Building and maintaining infrastructure that met all these demands was a non-starter. Managing containerization and cloud provider intricacies would divert resources away from key research initiatives. Plus, Terminal Bench’s async Python architecture required careful integration to avoid pre-configuration overhead. So Alex set out to find a managed cloud runtime that could create thousands of isolated, parallel environments.

While several solutions appeared promising on the surface, each had critical limitations. Some installed pre-configured dependencies that compromised unique task execution, while others required manual container configuration, all with minimal customer support.

That’s when Alex discovered Daytona. Their agent-native runtime platform was exactly what he needed to support AI research teams relying on Terminal Bench.

“We were bottlenecked by the resource constraints of our local computers. We could only run four to six Docker containers simultaneously. For research teams running thousands of experiments, that wasn’t scalable.”

Alex Shaw

Founding Member of Technical Staff at Laude Institute

02 -- SOLUTION

A Managed Runtime Platform That Provisions Thousands of Parallel Containers On-Demand

Daytona provided clear documentation and an async Python SDK with type hints, enabling smooth integration into Terminal Bench’s existing workflows.

With Daytona’s managed runtime, Alex and other leading AI lab teams now provision long-running, reproducible sandboxes at scale. For tasks with unique specifications, research teams submit Dockerfiles to Daytona's Declarative Image Builder, which builds and executes the container on demand. If the same task needs to run repeatedly for agent-model combination testing or model reinforcement learning, Daytona's Snapshots feature enables faster sandbox setup through pre-configured templates.

Isolation is foundational to this workflow. Each sandbox ensures code runs securely without risk to the underlying infrastructure. As a result, Terminal Bench users safely test how agents execute bash commands, run shell scripts, and manipulate files. Supported by Daytona’s parallelization and optimized container orchestration, these isolated tests also run at unprecedented speed, enabling rapid iteration on agent development.

Beyond these technical benefits, Alex discovered an unexpected workflow advantage: Daytona's directory upload and download capabilities. Through the platform’s filesystem API, he exports all experiment outputs and logs, evaluating results at scale to discover deeper patterns across agents’ terminal performance.

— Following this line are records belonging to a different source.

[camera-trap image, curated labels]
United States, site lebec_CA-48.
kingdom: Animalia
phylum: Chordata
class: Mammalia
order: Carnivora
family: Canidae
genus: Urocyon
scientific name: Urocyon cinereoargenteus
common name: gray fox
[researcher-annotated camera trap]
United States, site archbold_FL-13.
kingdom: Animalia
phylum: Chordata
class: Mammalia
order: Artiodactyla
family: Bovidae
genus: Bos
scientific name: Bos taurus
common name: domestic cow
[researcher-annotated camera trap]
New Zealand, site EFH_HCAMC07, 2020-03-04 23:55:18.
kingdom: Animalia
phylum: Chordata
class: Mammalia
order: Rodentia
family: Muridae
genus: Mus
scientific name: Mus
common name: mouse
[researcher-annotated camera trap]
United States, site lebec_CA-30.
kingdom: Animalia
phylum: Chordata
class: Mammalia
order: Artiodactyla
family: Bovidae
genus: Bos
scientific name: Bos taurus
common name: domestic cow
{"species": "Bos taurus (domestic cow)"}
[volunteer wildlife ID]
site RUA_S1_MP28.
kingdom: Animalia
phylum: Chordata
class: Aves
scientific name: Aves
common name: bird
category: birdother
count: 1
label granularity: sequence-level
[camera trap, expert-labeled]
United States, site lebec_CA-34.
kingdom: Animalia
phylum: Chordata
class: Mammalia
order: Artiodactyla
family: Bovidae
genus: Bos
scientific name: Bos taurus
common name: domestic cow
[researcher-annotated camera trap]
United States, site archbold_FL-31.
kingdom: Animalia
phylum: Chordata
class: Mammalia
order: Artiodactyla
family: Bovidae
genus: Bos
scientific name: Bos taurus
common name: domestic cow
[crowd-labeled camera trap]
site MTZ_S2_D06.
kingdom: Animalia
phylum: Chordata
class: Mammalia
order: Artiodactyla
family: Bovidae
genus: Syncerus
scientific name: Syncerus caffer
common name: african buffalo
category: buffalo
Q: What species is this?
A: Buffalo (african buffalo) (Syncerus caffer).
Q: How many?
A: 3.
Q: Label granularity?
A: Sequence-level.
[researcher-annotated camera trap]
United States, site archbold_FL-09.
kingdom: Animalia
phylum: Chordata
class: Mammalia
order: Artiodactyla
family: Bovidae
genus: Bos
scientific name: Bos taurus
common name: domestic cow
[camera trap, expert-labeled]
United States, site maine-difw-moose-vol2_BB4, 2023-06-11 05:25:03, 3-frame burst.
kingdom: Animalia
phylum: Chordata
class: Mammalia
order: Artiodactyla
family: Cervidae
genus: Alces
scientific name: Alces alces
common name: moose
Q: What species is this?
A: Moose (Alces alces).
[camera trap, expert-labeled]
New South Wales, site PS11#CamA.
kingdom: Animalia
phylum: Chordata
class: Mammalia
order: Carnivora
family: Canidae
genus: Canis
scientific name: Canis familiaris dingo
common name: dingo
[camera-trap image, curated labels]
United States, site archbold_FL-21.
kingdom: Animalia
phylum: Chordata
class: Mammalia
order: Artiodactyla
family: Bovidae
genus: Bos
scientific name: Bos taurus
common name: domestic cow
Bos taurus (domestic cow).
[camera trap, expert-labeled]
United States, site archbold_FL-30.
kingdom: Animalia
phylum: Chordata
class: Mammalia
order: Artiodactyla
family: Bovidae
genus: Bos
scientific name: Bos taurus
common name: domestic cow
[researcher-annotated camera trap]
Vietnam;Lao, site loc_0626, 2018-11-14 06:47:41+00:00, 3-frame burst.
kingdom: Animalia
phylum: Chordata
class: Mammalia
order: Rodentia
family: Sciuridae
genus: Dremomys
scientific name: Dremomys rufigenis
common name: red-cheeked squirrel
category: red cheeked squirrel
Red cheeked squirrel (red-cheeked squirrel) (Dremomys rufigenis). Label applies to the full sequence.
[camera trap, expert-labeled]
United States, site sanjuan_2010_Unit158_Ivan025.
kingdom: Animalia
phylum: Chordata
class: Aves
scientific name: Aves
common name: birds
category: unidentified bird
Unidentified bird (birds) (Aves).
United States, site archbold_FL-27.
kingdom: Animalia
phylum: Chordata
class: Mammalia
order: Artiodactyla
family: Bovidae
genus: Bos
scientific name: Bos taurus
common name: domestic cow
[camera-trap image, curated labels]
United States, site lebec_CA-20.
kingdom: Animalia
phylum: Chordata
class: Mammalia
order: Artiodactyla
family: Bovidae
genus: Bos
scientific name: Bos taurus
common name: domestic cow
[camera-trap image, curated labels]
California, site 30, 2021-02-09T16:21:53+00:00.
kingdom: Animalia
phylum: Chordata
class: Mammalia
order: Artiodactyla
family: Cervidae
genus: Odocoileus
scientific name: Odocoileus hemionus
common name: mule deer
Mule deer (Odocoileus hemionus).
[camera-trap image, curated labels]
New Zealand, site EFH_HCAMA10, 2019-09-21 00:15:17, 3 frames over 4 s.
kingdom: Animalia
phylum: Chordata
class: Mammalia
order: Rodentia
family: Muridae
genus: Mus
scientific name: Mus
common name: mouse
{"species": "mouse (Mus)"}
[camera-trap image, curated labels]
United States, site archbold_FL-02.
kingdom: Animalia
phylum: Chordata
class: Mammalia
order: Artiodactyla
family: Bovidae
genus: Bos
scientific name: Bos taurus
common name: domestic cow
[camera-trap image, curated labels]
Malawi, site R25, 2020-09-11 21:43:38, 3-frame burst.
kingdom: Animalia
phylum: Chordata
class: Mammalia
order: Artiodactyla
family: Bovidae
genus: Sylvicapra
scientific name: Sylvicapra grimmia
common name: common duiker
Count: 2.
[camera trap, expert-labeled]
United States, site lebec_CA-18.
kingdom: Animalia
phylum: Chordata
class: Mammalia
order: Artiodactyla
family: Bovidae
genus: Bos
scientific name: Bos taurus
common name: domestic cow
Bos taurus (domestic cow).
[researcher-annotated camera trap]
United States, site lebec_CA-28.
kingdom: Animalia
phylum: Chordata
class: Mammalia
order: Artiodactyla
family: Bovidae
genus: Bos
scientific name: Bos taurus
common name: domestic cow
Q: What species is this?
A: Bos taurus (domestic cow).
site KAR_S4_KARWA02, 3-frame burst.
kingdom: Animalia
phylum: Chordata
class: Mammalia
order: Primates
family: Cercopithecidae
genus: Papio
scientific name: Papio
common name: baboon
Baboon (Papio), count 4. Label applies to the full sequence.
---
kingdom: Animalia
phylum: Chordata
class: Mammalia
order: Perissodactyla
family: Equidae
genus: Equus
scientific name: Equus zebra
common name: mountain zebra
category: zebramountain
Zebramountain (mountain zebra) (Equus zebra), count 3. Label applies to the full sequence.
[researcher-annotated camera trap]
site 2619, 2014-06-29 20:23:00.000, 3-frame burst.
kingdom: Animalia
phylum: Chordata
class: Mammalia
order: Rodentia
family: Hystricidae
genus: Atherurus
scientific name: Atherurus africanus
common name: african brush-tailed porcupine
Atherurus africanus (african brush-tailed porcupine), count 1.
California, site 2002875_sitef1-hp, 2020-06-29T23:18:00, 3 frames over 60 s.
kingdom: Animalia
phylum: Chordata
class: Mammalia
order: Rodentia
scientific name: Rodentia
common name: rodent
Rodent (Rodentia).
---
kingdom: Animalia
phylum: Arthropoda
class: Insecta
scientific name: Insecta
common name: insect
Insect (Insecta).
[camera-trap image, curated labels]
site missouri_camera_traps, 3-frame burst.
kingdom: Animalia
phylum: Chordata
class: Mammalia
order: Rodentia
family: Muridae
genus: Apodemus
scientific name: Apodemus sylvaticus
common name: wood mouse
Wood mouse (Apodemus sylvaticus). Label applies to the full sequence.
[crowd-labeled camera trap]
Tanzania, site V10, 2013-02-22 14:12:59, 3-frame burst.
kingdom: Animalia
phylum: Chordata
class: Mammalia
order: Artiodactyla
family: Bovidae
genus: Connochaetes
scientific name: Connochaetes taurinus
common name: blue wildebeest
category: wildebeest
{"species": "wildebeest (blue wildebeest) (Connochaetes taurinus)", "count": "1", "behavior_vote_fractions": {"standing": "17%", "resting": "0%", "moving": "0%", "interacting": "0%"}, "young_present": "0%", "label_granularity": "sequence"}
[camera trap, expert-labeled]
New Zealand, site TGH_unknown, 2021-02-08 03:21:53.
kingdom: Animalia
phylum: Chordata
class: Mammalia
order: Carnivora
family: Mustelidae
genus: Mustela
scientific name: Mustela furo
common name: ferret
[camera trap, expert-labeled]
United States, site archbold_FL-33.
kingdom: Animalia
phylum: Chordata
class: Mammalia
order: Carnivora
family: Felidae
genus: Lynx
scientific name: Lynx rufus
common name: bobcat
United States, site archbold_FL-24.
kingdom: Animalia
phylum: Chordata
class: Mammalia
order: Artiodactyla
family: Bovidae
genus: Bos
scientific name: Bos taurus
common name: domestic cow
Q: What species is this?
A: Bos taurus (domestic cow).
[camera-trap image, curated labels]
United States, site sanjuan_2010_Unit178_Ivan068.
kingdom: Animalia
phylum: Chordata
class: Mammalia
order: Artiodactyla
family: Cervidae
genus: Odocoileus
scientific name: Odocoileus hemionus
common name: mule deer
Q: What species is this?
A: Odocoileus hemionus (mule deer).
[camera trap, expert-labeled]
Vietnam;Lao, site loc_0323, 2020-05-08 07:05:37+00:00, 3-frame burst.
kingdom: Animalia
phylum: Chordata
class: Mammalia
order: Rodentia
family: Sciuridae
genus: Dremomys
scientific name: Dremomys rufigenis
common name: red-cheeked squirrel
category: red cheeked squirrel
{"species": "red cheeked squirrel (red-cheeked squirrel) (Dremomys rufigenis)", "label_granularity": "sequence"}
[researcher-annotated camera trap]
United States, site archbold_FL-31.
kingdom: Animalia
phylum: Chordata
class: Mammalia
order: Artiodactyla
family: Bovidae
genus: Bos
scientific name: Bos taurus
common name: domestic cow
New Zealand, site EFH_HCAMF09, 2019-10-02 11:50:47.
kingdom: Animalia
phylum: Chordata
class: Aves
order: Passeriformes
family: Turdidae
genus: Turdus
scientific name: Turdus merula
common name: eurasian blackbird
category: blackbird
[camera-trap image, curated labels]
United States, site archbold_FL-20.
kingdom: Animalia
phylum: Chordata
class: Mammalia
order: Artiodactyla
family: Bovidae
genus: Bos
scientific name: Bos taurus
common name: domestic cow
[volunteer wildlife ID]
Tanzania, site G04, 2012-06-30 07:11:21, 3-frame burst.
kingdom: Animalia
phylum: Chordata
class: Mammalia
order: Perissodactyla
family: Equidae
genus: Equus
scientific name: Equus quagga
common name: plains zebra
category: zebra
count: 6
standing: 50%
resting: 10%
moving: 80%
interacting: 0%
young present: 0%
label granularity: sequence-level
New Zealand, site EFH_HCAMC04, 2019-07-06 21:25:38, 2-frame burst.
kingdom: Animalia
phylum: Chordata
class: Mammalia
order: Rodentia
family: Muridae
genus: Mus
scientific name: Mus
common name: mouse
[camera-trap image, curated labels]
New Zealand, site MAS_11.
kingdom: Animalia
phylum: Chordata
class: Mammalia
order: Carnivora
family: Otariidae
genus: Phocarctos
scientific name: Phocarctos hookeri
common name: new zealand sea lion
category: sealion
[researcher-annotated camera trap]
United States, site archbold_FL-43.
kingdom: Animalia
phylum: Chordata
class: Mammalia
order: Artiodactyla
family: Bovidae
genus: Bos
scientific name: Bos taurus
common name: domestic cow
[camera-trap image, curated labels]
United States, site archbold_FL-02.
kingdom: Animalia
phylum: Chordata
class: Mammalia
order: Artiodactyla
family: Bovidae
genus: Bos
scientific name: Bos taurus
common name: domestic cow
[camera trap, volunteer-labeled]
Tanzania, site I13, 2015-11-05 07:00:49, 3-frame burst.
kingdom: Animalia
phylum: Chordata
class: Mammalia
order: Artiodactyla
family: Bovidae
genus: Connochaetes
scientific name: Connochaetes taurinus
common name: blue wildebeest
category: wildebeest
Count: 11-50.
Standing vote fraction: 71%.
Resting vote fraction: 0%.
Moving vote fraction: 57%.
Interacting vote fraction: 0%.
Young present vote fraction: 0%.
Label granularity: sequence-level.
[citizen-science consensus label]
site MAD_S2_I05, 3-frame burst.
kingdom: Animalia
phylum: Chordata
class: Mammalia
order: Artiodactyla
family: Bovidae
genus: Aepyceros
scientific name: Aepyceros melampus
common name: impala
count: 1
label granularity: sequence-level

And while the platform exceeded expectations, Daytona's customer support sealed the partnership. With direct Slack access to Daytona's engineers, Alex receives quick, hands-on assistance whenever he has a question or needs to troubleshoot a networking issue. The team even made SDK and infrastructure adjustments tailored to Terminal Bench's specific use cases, ensuring high experiment success rates with minimal lift from Alex and his team.

Daytona was the only provider that could instantly build unique environments at scale. We ran nearly 40,000 sandboxes in a week.

Alex Shaw

Founding Member of Technical Staff at Laude Institute

03 -- RESULT

Terminal Bench Runs 100x More Experiments With Daytona

With Daytona, Laude scaled Terminal Bench's infrastructure to match its rapid industry adoption. AI research teams worldwide now run thousands of parallel experiments simultaneously, validating their agents faster to accelerate breakthroughs and drive innovation across industries.

37k sandboxes created in one week with Daytona
100x experiment throughput compared to Docker
30% faster task completion with optimized cloud orchestration

With Terminal Bench 2.0 on the horizon, Daytona will be a first-class integration from day one. Alex is particularly excited to see how the platform will help drive adoption for researchers focused on training models through reinforcement learning and prompt optimization.